Express Kidnappings, Halted by Anti-Government Protests, Return to Venezuela

CARACAS – Express kidnappings made a big comeback in Venezuela during the final months of 2017 after being interrupted for four months by street protests against the government that paralyzed entire sectors of the country, while almost totally halting the kidnappers’ movements and operations, experts and those affected told EFE.

“Carrying out crimes like that requires escape routes, traffic that keeps moving, and when you have streets that are blocked, such crimes come up against an obstacle they can do nothing about,” EFE was told by Fermin Marmol, a criminal lawyer and security consultant who advises the families of kidnappers’ hostages in Venezuela.

“By the time the citizens’ protests ended, the criminal gangs were hungry,” Marmol said in reference to the demonstrations that between April and July filled streets in the principal cities with barricades and stopped those “express kidnappings,” abductions that last a few hours until a ransom is collected.
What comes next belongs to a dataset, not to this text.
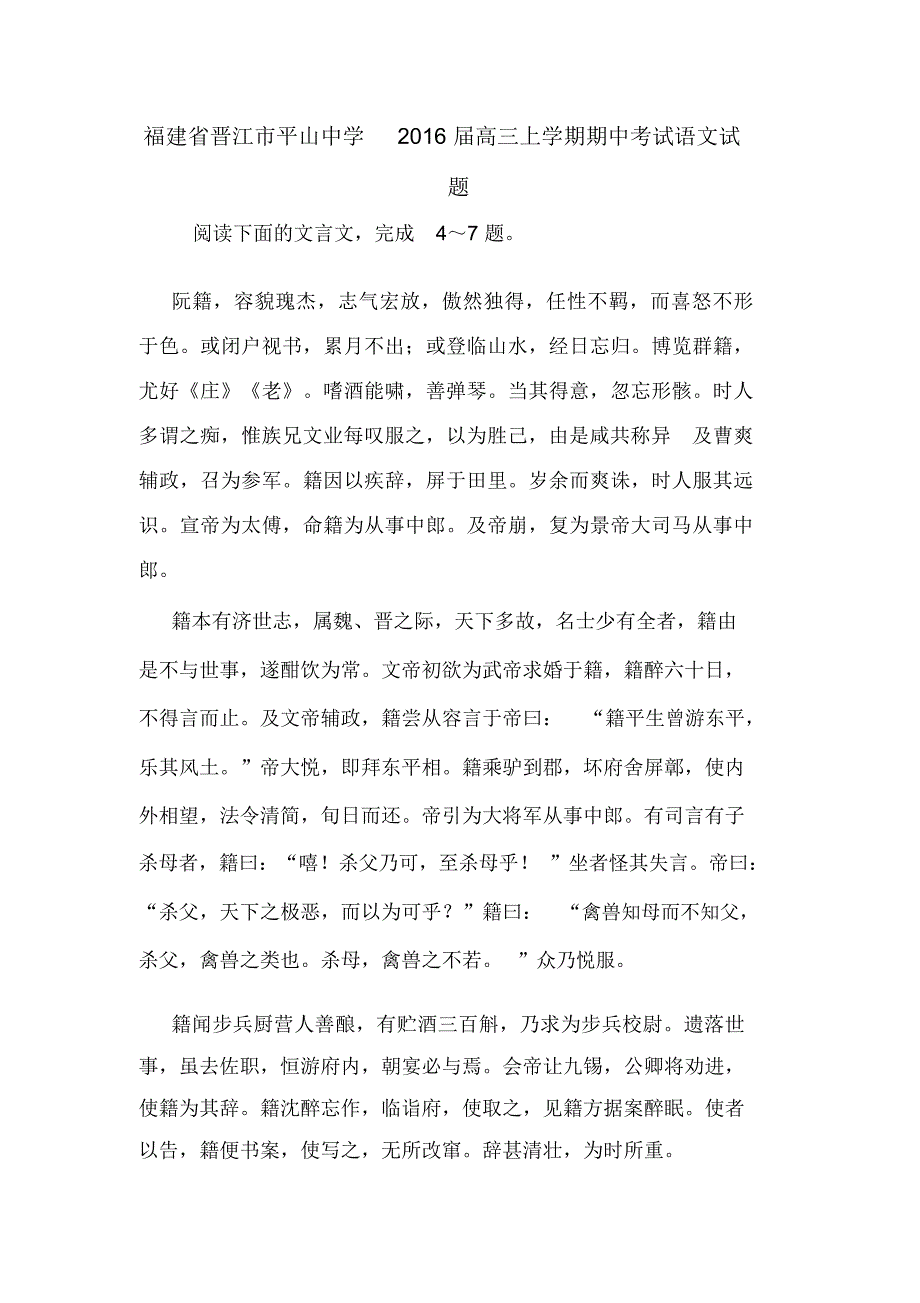 福建省晋江市平山中学 2016 届高三上学期期中考试语文试题

阅读下面的文言文，完成 4～7 题。

阮籍，容貌瑰杰，志气宏放，傲然独得，任性不羁，而喜怒不形于色。或闭户视书，累月不出；或登临山水，经日忘归。博览群籍，尤好《庄》《老》。嗜酒能啸，善弹琴。当其得意，忽忘形骸。时人多谓之痴，惟族兄文业每叹服之，以为胜己，由是咸共称异 及曹爽辅政，召为参军。籍因以疾辞，屏于田里。岁余而爽诛，时人服其远识。宣帝为太傅，命籍为从事中郎。及帝崩，复为景帝大司马从事中郎。

籍本有济世志，属魏、晋之际，天下多故，名士少有全者，籍由是不与世事，遂酣饮为常。文帝初欲为武帝求婚于籍，籍醉六十日，不得言而止。及文帝辅政，籍尝从容言于帝曰： “籍平生曾游东平，乐其风土。”帝大悦，即拜东平相。籍乘驴到郡，坏府舍屏鄣，使内外相望，法令清简，旬日而还。帝引为大将军从事中郎。有司言有子杀母者，籍曰：“嘻！杀父乃可，至杀母乎！ ”坐者怪其失言。帝曰：“杀父，天下之极恶，而以为可乎？”籍曰： “禽兽知母而不知父，杀父，禽兽之类也。杀母，禽兽之不若。 ”众乃悦服。

籍闻步兵厨营人善酿，有贮酒三百斛，乃求为步兵校尉。遗落世事，虽去佐职，恒游府内，朝宴必与焉。会帝让九锡，公卿将劝进，使籍为其辞。籍沈醉忘作，临诣府，使取之，见籍方据案醉眠。使者以告，籍便书案，使写之，无所改窜。辞甚清壮，为时所重。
Their reemergence was felt strongly in Caracas in late November and early December, where in one month Marmol has a record of 80 people kidnapped.

Of those 80 victims, at least nine were seized in just half an hour by one of the three large gangs operating in the capital, which set up a fake traffic-control station with its members armed with rifles and wearing police uniforms.

The other hostages were caught by kidnappers in an SUV who intercepted them on back streets with little traffic or when coming off an expressway, and forced them to get in the criminals’ vehicle.

According to Marmol, kidnappers pick their victims by the kind of cars they drive, generally targeting luxury vehicles which indicate the possibility of charging a bigger ransom.

Once inside the kidnappers’ auto, the victim or victims are questioned aggressively, while their mobile phones and billfolds are studied to determine, through their photos, credit cards and contacts, how much money they can charge, almost always in cash and in dollars.

Then comes the key question: “Who wants you back alive?”